Spatial question entries:
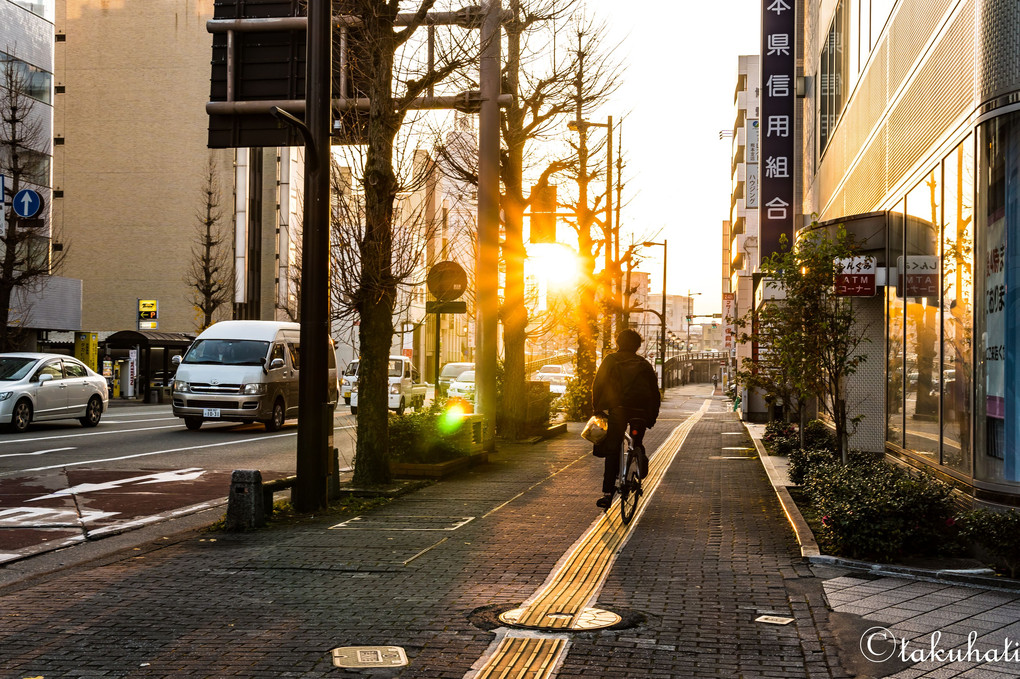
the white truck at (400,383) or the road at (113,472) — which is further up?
the white truck at (400,383)

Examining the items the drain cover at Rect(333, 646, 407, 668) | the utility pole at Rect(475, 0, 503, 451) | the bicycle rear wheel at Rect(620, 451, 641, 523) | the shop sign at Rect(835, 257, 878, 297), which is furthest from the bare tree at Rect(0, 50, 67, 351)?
the drain cover at Rect(333, 646, 407, 668)

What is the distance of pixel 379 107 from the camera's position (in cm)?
1257

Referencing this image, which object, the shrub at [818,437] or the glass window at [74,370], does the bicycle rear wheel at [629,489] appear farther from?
the glass window at [74,370]

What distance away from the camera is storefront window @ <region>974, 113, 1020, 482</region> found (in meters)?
7.83

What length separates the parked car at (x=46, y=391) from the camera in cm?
2159

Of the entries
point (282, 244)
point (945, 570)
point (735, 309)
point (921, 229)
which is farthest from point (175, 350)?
point (945, 570)

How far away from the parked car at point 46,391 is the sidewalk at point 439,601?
46.1 ft

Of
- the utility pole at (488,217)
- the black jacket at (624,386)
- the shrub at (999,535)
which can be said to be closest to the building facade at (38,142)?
the utility pole at (488,217)

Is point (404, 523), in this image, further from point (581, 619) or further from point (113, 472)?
point (113, 472)

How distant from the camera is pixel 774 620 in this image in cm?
620

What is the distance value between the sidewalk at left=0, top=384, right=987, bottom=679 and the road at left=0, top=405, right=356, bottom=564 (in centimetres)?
157

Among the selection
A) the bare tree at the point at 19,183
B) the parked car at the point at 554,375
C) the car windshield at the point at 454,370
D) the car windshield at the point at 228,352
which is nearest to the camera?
the car windshield at the point at 228,352

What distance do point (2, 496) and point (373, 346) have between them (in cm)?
457

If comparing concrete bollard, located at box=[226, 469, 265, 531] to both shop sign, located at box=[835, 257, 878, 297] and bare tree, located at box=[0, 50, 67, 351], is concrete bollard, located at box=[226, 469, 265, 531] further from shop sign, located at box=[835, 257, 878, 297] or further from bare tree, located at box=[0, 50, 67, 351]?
bare tree, located at box=[0, 50, 67, 351]
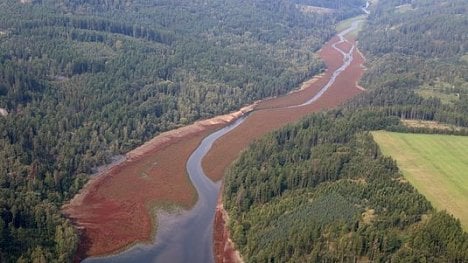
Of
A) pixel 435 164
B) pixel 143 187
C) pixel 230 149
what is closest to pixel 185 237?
pixel 143 187

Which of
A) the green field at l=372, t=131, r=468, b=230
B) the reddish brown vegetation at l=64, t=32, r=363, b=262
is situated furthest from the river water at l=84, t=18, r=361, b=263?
the green field at l=372, t=131, r=468, b=230

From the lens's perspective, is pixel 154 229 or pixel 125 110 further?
pixel 125 110

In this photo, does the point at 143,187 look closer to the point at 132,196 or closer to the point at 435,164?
the point at 132,196

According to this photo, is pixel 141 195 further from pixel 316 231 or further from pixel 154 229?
pixel 316 231

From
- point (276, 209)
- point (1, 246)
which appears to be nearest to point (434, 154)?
point (276, 209)

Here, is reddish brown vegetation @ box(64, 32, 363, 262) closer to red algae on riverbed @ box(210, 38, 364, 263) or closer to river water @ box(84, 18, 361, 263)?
red algae on riverbed @ box(210, 38, 364, 263)

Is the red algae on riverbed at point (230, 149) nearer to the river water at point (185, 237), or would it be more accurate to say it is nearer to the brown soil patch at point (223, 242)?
the brown soil patch at point (223, 242)
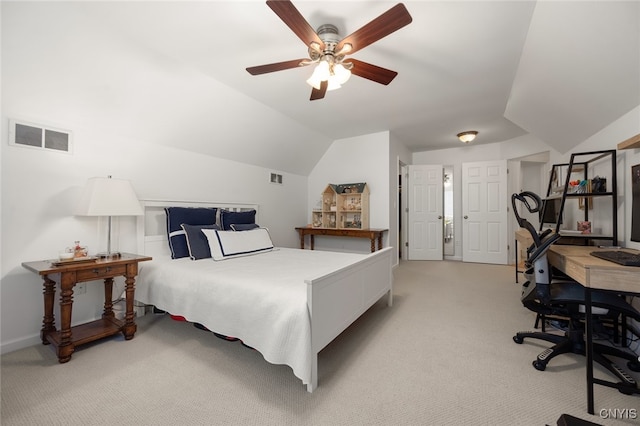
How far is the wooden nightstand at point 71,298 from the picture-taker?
6.26 feet

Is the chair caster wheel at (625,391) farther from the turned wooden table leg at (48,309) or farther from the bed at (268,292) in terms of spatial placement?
the turned wooden table leg at (48,309)

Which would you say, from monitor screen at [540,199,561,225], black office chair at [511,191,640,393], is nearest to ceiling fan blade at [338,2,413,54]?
black office chair at [511,191,640,393]

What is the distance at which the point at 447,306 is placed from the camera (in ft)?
9.93

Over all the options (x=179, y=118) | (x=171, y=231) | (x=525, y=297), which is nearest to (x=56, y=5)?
(x=179, y=118)

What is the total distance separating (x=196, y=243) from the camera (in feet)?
8.87

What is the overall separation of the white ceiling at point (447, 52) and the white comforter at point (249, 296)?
1803 mm

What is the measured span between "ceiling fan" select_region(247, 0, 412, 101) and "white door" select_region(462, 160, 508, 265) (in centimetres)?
436

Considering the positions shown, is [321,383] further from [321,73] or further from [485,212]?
[485,212]

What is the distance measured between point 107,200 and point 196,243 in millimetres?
824

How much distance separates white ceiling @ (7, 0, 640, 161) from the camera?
1.84 meters

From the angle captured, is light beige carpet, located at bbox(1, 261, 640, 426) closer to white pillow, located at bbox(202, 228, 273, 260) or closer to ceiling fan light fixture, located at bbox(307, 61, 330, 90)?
white pillow, located at bbox(202, 228, 273, 260)

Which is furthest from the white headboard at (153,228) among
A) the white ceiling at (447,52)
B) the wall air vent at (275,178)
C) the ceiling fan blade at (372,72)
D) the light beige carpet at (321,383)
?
the ceiling fan blade at (372,72)

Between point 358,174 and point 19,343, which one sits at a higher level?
point 358,174

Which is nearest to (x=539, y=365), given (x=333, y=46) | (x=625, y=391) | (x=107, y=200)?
(x=625, y=391)
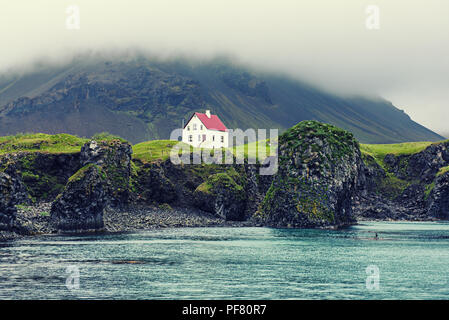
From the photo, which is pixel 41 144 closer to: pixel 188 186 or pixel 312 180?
pixel 188 186

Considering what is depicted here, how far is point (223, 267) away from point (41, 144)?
110 metres

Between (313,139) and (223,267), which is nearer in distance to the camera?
(223,267)

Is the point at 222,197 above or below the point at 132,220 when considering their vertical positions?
above

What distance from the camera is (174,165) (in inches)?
6791

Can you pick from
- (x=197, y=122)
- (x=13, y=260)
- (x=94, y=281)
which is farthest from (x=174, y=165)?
(x=94, y=281)

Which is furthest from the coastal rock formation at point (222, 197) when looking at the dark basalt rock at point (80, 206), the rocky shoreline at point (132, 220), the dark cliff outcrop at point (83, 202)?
the dark basalt rock at point (80, 206)

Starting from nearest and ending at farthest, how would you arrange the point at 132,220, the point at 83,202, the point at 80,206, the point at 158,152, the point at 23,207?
the point at 80,206 → the point at 83,202 → the point at 23,207 → the point at 132,220 → the point at 158,152

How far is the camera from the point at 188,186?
550ft

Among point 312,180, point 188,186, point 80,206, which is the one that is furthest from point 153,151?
point 80,206

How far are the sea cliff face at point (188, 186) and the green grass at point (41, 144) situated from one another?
520 cm

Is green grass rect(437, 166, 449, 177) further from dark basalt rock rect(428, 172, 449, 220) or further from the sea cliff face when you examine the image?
the sea cliff face

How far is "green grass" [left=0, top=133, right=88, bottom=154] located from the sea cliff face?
5197mm
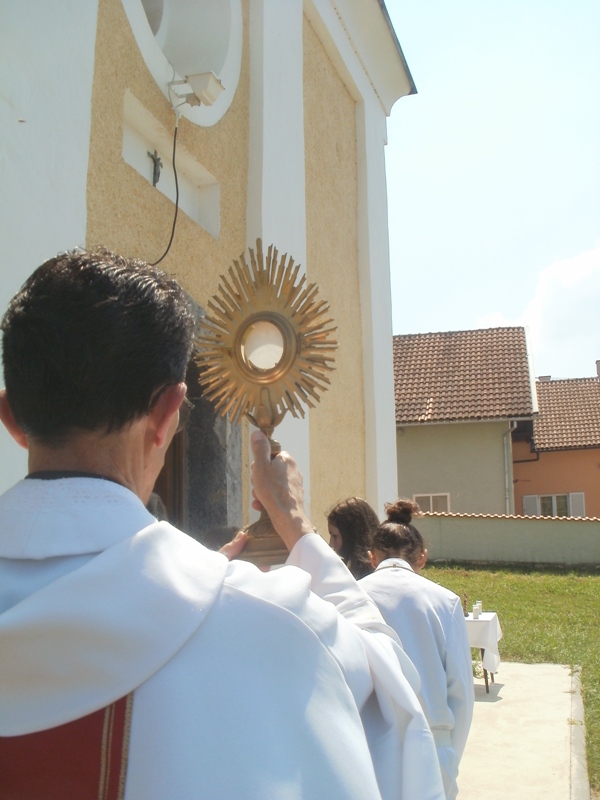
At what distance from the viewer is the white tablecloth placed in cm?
784

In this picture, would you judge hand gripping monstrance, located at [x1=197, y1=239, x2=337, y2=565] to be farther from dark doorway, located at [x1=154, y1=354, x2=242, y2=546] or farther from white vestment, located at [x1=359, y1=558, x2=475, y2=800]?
dark doorway, located at [x1=154, y1=354, x2=242, y2=546]

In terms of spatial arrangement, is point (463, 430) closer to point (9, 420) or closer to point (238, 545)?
point (238, 545)

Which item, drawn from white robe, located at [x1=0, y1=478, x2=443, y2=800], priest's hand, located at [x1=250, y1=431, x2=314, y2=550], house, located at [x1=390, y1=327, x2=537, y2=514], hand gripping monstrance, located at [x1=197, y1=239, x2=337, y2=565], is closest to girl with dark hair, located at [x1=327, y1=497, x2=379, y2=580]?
hand gripping monstrance, located at [x1=197, y1=239, x2=337, y2=565]

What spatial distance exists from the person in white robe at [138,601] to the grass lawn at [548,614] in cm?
494

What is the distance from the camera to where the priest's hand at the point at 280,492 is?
1.73 meters

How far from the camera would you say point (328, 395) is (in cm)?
750

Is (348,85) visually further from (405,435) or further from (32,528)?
(405,435)

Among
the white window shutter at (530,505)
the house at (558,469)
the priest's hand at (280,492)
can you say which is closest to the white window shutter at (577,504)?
the house at (558,469)

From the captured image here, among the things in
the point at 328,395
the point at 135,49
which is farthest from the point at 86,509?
the point at 328,395

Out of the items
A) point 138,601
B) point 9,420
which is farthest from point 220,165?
point 138,601

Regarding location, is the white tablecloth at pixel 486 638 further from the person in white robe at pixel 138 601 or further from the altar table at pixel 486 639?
the person in white robe at pixel 138 601

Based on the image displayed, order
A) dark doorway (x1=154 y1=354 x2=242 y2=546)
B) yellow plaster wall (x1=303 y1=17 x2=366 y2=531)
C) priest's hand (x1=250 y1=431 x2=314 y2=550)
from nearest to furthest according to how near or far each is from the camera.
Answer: priest's hand (x1=250 y1=431 x2=314 y2=550), dark doorway (x1=154 y1=354 x2=242 y2=546), yellow plaster wall (x1=303 y1=17 x2=366 y2=531)

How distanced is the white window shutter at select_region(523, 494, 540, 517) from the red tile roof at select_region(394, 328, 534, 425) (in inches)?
184

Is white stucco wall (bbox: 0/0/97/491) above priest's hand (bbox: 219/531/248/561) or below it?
above
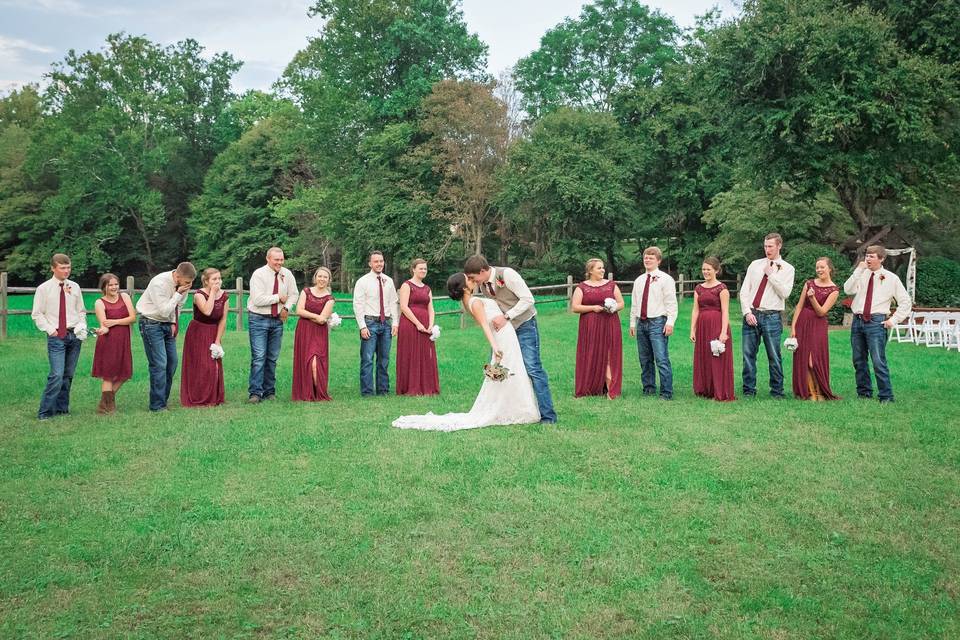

EXERCISE DIRECTIONS:
Please output, word for word, the lines starting at the line containing "Is (348,85) visually" and ending at the last line of the entries above, with both of those lines included. Leave the pictures out of your answer.

IN RESPONSE:
Is (348,85) visually further from (405,435) or further from (32,528)?
(405,435)

Among
the white window shutter at (530,505)
the house at (558,469)
the priest's hand at (280,492)
can you say which is closest to the white window shutter at (577,504)?
the house at (558,469)

From the captured image here, among the things in
the point at 328,395
the point at 135,49
which is farthest from the point at 86,509?
the point at 328,395

Out of the items
A) point 138,601
B) point 9,420
which is farthest from point 220,165?
point 138,601

Regarding location, is the white tablecloth at pixel 486 638 further from the person in white robe at pixel 138 601 or further from the altar table at pixel 486 639?
the person in white robe at pixel 138 601

Based on the image displayed, order
A) dark doorway (x1=154 y1=354 x2=242 y2=546)
B) yellow plaster wall (x1=303 y1=17 x2=366 y2=531)
C) priest's hand (x1=250 y1=431 x2=314 y2=550)
from nearest to furthest according to how near or far each is from the camera.
Answer: priest's hand (x1=250 y1=431 x2=314 y2=550), dark doorway (x1=154 y1=354 x2=242 y2=546), yellow plaster wall (x1=303 y1=17 x2=366 y2=531)

How distanced is the white window shutter at select_region(523, 494, 540, 517) from the red tile roof at select_region(394, 328, 534, 425) (in inches)?
184

Is white stucco wall (bbox: 0/0/97/491) above priest's hand (bbox: 219/531/248/561) or below it?
above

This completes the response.